Oh! I see what the problem is. Yes, a good therapist can definitely help to fix this. Your problem is that because your mom was a single mom you believe All Men Leave. That's why you are assuming your BIL will leave your sister. Therapy can help you with this for sure.

Worry about your own life. Let your sister lead hers the way she wants to.
Anonymous
OP, go study for your exams. Stop focusing on things that are out of your control. Your sister is happy. Be happy with your life and with hers.
Anonymous
Dude. Mind your own business. Seriously. She's not slapping your mother in the face. Get over yourself.
Anonymous
I would also find this annoying. I can't think of a single person I know who is under 65, no kids, and just doesn't work.
Anonymous
Why is this your business? Is she asking you for money? Doesn't sound like it.

Drs. tend to be very smug about their career paths. They don't understand that other people have to struggle and figure out what they're doing.

Get over yourself and mind your own business.
Anonymous
Anonymous wrote:I would also find this annoying.

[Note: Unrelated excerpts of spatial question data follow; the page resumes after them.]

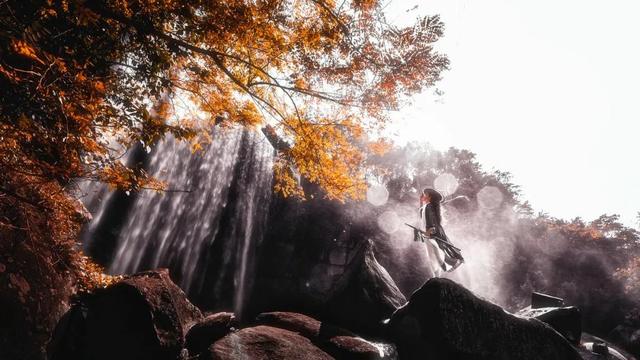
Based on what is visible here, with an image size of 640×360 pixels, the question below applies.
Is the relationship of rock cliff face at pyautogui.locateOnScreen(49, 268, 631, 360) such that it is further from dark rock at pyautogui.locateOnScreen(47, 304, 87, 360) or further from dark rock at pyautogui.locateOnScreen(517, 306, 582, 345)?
dark rock at pyautogui.locateOnScreen(517, 306, 582, 345)

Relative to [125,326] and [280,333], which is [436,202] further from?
[125,326]

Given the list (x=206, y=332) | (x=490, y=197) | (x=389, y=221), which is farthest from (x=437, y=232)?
(x=490, y=197)

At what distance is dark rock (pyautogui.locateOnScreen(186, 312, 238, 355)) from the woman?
5.27 m

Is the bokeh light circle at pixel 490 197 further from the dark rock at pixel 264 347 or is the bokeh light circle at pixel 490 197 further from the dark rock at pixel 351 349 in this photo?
the dark rock at pixel 264 347

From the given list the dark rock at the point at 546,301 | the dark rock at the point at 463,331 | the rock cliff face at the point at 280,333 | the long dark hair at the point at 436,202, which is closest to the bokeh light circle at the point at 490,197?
the dark rock at the point at 546,301

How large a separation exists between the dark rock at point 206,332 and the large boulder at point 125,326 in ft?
1.08

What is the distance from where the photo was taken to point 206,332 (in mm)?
6531

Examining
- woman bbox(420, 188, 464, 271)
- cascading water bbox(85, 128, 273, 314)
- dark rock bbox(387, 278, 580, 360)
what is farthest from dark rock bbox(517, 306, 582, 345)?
cascading water bbox(85, 128, 273, 314)

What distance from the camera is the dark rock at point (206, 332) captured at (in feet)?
21.0

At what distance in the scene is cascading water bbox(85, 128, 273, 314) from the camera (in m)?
13.3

I can't think of a single person I know who is under 65, no kids, and just doesn't work.


As long as people aren't living off public assistance and aren't asking others for money, why does it matter if they're not working?
Anonymous
Anonymous wrote:
Anonymous wrote:OP here and our mother was a single parent while we were growing up who worked her butt off to give us everything. She taught me and my sisters how to be strong women and that we don't need men to support us. I feel like my sister's recent decisions are just a slap in the face to my mother. Even though they appear happy now, what happens when my sister's husband leaves her. She will have nothing.


Oh! I see what the problem is. Yes, a good therapist can definitely help to fix this. Your problem is that because your mom was a single mom you believe All Men Leave. That's why you are assuming your BIL will leave your sister. Therapy can help you with this for sure.

Worry about your own life. Let your sister lead hers the way she wants to.


Ding! Ding! Ding! Hit the nail on the head. OP, if her husband leaves her husband leaves. No amount of worry will protect her from that. They sound happy so just support her and hope for the best!
Anonymous
Anonymous wrote:What mistake is she making exactly? She's a housewife. Her husband doesn't mind. She's walked away from something that made her miserable. She is physical, and gets outside each day.

It sounds like you're jealous of all her free time, OP.


+1000

OP,
I'm currently a SAHM. I gave up my career because it was easier for me to stay home and take care of our children rather than try to juggle a demanding career and raise two children. I did what works for my family. I would never presume that what works for me will work for someone else. That's why, thanks to the feminist movement, we have a choice.

You do sound jealous. Focus on your own life and make the choices that are appropriate for you.
Anonymous
Sounds like instead of working in a job she hates, she's taking time off from working to figure out what she really wants to do in her life and what she wants to go back to school for. Seems like she's staying pretty busy with healthy activities and isn't exactly sitting in the house eating bon bons while the maids and cooks do everything.

Try not to be so jealous before you ruin the relationship with your sister.
Anonymous
Anonymous wrote:
Anonymous wrote:I would also find this annoying. I can't think of a single person I know who is under 65, no kids, and just doesn't work.


As long as people aren't living off public assistance and aren't asking others for money, why does it matter if they're not working?